I decided to set my game in a sewer underneath a modern-day city. I called it “Underground Adventure.” Many of the objects became gross, inappropriate things. The dragon became a giant, ferocious sewer rat. I thought irreverence and sarcasm would make for a unique game. I admired the wit of other text adventure games like Zork and tried to emulate that as much as I could within the existing framework I was using.

Of course, once I started tweaking the game, I began enhancing the code and adding features. I changed the game from two players alternating turns to a single player. I added routines to save and restore using the disk drives, new commands and puzzles, and some dynamic environment features – aspects that change as you play, like knocking a hole in a wall to allow travel in another direction.

I completed it in September 1984 and moved on to other things. But I would make two technological discoveries in the following years that gave me a chance to revisit the game.

Sometime in 2001 I discovered that some TRS-80 hobbyists had created emulators that would allow you to run TRS-80 programs on DOS computers. I installed one of them and set about rediscovering all my old TRS-80 stuff. In the process, I found a program called TRSCROSS that could read old TRS-80 floppy disks and translate TRS-80 BASIC code to GW-BASIC, which ran on DOS. It didn’t translate 100% of the old code, but it did enough that I was able to get my old text adventure running under DOS. From there, it was a simple process to convert it to Microsoft QuickBASIC and compile it to create a 16-bit executable version that ran on DOS and Windows 98. This set off another cycle of updates and enhancements, and by fall of 2002, I had a DOS/Windows version that I was happy with. But years later, once I upgraded to Windows 7, the 16-bit code would no longer run.

Then, just a month ago, I discovered QB64, an open-source BASIC development environment that can compile 32- and 64-bit executables from QuickBASIC code, by converting it to C++ under the covers. And I realized that Underground Adventure could be brought back from the dead one more time.

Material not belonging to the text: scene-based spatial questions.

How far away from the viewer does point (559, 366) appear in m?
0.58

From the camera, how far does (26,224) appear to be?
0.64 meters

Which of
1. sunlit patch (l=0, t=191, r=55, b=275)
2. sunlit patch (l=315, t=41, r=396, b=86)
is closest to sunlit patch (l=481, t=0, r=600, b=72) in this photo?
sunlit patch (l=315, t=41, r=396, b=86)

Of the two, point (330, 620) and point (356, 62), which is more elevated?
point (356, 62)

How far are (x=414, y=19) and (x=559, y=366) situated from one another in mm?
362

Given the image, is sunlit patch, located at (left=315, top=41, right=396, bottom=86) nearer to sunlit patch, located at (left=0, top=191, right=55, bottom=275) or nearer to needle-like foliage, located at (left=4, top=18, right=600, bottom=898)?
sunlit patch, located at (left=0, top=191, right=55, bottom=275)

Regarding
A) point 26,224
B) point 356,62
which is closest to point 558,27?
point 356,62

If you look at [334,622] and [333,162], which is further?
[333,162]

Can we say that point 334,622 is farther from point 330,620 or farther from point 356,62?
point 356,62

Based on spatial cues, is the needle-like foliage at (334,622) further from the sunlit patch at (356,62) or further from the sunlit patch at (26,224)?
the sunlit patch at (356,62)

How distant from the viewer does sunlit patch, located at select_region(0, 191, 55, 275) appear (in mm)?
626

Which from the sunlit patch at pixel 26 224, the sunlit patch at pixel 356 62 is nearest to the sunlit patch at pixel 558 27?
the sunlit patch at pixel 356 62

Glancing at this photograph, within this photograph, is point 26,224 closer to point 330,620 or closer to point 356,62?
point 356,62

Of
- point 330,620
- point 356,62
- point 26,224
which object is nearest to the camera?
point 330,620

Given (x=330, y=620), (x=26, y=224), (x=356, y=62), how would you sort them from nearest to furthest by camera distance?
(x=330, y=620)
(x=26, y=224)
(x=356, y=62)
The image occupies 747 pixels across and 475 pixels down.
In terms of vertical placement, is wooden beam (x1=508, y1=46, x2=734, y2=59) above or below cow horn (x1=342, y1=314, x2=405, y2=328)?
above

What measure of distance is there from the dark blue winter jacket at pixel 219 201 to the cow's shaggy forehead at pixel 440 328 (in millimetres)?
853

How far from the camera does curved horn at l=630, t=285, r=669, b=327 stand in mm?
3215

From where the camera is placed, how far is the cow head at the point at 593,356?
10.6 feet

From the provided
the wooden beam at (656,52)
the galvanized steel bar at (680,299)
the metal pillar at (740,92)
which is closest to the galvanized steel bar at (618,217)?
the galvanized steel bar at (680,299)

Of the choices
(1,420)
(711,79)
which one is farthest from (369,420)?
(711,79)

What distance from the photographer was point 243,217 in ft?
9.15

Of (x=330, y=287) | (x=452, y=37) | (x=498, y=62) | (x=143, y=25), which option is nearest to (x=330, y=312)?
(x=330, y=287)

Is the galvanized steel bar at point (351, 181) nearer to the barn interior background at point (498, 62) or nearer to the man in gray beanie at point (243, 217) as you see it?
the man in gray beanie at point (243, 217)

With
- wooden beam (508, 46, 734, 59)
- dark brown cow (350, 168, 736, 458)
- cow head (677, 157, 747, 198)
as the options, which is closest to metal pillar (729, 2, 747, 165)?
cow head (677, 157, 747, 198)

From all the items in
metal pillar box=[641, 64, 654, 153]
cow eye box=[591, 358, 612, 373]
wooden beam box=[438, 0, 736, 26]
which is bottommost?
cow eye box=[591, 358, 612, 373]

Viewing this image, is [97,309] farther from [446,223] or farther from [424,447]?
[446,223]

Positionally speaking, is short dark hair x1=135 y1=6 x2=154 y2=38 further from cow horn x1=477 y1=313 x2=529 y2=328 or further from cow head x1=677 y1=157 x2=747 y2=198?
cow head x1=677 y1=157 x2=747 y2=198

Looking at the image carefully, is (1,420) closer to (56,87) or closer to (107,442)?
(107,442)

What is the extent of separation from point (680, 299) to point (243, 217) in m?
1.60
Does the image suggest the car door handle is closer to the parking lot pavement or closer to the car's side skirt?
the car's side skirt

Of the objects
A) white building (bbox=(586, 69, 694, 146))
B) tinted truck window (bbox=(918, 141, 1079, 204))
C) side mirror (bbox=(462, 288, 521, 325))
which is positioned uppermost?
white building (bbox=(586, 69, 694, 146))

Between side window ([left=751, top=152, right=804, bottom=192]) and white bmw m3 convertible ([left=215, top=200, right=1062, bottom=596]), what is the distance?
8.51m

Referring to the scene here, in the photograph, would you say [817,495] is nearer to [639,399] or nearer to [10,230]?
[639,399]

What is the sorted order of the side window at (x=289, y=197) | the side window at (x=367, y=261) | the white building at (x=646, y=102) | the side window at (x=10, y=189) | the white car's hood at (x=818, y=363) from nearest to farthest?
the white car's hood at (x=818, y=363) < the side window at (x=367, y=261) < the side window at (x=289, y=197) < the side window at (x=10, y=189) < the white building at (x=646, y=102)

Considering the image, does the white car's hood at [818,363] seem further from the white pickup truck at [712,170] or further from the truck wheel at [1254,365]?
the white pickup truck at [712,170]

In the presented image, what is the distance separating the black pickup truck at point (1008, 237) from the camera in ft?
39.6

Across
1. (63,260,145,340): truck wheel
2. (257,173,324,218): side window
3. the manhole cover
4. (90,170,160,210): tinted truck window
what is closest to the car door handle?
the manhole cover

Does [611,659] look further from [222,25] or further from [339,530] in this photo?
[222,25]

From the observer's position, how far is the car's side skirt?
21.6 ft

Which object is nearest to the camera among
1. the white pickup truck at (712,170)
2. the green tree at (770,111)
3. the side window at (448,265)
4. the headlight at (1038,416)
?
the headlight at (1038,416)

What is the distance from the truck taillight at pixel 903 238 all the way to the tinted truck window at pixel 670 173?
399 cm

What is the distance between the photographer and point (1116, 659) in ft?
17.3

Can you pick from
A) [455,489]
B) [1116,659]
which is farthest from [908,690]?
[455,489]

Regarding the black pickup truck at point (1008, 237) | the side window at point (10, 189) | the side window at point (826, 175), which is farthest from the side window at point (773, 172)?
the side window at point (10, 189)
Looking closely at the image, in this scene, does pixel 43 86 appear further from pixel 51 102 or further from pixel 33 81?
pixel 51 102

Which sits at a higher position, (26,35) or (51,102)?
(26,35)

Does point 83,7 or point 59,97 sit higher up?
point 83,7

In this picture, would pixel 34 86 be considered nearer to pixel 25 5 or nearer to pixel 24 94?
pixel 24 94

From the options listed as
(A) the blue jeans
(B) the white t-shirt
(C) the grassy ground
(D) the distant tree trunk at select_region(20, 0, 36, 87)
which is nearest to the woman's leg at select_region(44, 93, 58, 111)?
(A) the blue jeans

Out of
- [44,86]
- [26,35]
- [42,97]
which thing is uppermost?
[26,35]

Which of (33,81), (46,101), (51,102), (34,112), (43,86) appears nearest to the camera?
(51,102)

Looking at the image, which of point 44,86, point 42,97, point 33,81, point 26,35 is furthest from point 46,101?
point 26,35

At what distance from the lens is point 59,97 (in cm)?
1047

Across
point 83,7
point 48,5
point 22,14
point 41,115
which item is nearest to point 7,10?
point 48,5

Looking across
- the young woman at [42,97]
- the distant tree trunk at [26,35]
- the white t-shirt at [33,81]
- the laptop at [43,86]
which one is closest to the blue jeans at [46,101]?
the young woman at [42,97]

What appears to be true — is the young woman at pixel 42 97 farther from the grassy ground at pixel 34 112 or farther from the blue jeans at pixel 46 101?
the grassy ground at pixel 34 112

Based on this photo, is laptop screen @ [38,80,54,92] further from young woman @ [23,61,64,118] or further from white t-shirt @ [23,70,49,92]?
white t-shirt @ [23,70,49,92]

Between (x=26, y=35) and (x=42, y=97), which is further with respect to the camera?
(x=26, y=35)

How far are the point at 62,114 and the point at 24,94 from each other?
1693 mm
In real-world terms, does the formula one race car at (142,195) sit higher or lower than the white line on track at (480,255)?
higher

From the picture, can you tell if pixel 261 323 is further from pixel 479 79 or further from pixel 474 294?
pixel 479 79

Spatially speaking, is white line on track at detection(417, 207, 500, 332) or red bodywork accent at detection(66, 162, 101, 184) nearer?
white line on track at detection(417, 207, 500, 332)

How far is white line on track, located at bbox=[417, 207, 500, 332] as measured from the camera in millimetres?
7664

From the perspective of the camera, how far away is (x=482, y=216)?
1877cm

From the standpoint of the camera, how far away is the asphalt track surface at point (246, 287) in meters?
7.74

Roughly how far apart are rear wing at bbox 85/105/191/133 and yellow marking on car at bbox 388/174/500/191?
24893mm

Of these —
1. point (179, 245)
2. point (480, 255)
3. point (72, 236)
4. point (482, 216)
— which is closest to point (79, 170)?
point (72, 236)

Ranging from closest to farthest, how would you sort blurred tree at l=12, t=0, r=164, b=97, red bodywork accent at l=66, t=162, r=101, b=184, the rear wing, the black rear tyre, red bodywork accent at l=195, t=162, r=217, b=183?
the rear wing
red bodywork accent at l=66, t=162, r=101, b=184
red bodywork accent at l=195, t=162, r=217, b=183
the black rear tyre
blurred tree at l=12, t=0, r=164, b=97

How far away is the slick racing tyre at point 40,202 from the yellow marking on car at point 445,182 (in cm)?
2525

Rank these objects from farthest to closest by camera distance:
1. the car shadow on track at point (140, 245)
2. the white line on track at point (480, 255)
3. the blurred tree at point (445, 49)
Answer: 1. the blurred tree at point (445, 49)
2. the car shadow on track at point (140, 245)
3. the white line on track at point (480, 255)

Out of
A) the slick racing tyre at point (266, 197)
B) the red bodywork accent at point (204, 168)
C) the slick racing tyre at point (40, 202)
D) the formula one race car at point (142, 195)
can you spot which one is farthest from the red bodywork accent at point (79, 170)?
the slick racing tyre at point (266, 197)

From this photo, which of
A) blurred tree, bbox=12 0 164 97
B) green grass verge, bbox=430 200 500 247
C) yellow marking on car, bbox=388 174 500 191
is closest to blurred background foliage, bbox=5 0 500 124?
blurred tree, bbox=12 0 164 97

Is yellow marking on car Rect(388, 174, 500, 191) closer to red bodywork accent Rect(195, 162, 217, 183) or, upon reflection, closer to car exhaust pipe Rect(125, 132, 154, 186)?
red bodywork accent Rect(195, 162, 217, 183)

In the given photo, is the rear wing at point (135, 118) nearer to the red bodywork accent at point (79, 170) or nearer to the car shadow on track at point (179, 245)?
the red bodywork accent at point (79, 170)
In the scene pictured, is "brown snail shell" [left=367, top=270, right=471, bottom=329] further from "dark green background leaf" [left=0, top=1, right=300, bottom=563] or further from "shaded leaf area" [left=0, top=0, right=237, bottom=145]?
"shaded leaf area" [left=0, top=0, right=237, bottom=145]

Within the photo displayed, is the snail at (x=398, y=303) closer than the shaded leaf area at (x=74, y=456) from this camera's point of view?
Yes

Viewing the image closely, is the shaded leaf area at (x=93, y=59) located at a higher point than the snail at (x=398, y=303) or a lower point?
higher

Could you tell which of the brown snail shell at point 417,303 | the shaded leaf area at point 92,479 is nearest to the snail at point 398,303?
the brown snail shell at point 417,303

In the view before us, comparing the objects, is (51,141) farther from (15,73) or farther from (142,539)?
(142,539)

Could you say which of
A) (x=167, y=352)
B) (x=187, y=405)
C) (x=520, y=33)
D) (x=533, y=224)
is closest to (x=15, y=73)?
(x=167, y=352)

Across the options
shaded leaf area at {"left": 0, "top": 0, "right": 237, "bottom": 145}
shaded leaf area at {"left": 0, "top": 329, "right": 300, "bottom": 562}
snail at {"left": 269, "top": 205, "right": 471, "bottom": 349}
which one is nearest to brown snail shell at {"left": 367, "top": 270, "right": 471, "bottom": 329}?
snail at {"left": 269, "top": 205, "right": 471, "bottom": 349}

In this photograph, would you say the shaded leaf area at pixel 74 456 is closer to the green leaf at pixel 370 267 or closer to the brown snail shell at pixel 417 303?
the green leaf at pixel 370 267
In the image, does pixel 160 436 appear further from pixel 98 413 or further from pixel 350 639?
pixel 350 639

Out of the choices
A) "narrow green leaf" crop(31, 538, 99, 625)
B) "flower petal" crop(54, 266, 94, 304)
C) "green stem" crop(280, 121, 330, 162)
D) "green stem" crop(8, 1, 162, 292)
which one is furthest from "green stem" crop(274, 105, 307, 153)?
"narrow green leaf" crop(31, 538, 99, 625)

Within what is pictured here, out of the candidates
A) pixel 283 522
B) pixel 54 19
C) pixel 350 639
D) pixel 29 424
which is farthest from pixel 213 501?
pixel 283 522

This time, I did almost a complete rewrite, replacing the endless strings of IF-THEN statements with structured code that was far more readable and easier to work with. Then I started adding every feature I’d ever thought of during the previous development cycles, trying to anticipate every possible approach and command the player might use and making sure I handled them correctly. Finally, I rewrote much of the text, embellishing descriptions and details, and greatly increasing the level of sarcasm. And now I’m ready to release it into the world.

I think the main reason this project appeals to me so much is that it’s “Mike in a box” – a program full of smartass remarks that refuses to take itself (or you) seriously. It’s like having me available whenever you want (assuming you want that), even if I’m far away, or after I’m dead and gone, for that matter. The thing I loved most about the movie TRON was the concept that computer programs were digital manifestations of their creators. Underground Adventure is like a miniature version of me. And he’s a little bastard.